The new version of the bill also require that abortions after 24 weeks take place in the presence of lifesaving equipment, but it still eliminates language from current Massachusetts law that requires doctors to attempt to save the life of a baby born alive after an attempted abortion. The legislation would do so by repealing Section 12P of Massachusetts General Laws Chapter 112, which states:

Section 12P. If an abortion is performed pursuant to section twelve M, the physician performing the abortion shall take all reasonable steps, both during and subsequent to the abortion, in keeping with good medical practice, consistent with the procedure being used, to preserve the life and health of the aborted child. Such steps shall include the presence of life-supporting equipment, as defined by the department of public health, in the room where the abortion is to be performed.

The Massachusetts House on Wednesday, December 16 voted 49-107 to reject Baker’s amendments. The House also rejected 30-120 an amendment offered by two Republicans that would have required doctors to try to save the life of a baby born alive after an attempted abortion.

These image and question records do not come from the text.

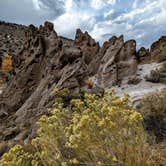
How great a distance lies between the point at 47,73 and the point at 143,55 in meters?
11.7

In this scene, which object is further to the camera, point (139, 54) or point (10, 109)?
point (139, 54)

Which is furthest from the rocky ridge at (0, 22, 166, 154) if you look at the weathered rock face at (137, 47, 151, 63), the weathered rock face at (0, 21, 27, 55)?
the weathered rock face at (0, 21, 27, 55)

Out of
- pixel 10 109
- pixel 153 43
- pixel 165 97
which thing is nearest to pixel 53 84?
pixel 10 109

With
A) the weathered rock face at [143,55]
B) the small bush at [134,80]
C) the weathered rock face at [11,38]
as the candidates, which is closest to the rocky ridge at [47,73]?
the weathered rock face at [143,55]

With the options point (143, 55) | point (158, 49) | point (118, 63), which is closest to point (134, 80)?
point (118, 63)

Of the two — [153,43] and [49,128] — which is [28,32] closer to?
[153,43]

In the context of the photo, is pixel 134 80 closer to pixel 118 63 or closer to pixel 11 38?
pixel 118 63

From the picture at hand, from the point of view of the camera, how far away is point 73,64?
1888cm

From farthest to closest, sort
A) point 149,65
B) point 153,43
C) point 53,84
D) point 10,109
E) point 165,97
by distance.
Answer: point 153,43 < point 149,65 < point 10,109 < point 53,84 < point 165,97

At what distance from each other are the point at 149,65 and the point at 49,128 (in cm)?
2114

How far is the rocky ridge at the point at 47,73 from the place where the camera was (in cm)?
1647

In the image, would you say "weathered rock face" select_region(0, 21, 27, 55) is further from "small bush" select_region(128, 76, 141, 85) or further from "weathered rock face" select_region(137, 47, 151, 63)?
"small bush" select_region(128, 76, 141, 85)

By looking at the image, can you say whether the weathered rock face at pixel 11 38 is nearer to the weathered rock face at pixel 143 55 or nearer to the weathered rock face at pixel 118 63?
the weathered rock face at pixel 143 55

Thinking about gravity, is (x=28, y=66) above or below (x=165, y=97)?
above
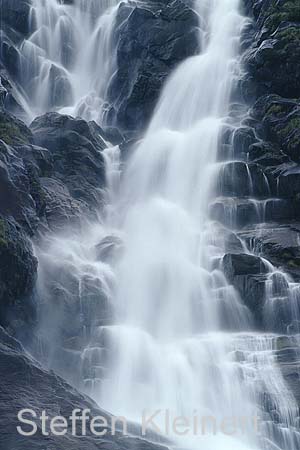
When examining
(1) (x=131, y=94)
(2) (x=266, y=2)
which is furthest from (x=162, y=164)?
(2) (x=266, y=2)

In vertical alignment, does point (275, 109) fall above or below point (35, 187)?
above

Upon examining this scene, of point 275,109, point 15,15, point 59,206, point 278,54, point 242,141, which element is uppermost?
point 15,15

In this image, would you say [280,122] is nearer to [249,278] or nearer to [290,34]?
[290,34]

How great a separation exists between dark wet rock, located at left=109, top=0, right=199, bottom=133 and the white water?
1.25 metres

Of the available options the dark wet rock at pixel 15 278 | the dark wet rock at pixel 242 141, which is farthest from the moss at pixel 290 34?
the dark wet rock at pixel 15 278

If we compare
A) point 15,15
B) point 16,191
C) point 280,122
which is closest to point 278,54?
point 280,122

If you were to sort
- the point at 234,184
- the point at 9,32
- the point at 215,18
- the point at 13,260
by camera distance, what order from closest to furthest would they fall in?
1. the point at 13,260
2. the point at 234,184
3. the point at 215,18
4. the point at 9,32

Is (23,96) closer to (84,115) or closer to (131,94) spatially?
(84,115)

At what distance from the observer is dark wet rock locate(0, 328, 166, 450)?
954cm

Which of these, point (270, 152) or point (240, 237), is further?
point (270, 152)

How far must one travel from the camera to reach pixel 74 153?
2370 cm

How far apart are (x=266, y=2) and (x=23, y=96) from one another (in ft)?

The House and Senate still have to vote to enact the abortion bill before sending it to Baker. That won’t happen until at least Monday, December 21. Whenever both chambers have voted to enact the bill, it would go back to the governor. He would have 10 days at that point either to sign it, let it become law without his signature, or veto it.

If the governor vetoes the bill, then supporters in theory have until Tuesday, January 5 to override it with two-thirds majorities in both chambers. If the votes occur, the Senate is likely to do so by a comfortable margin. The House margin is much closer.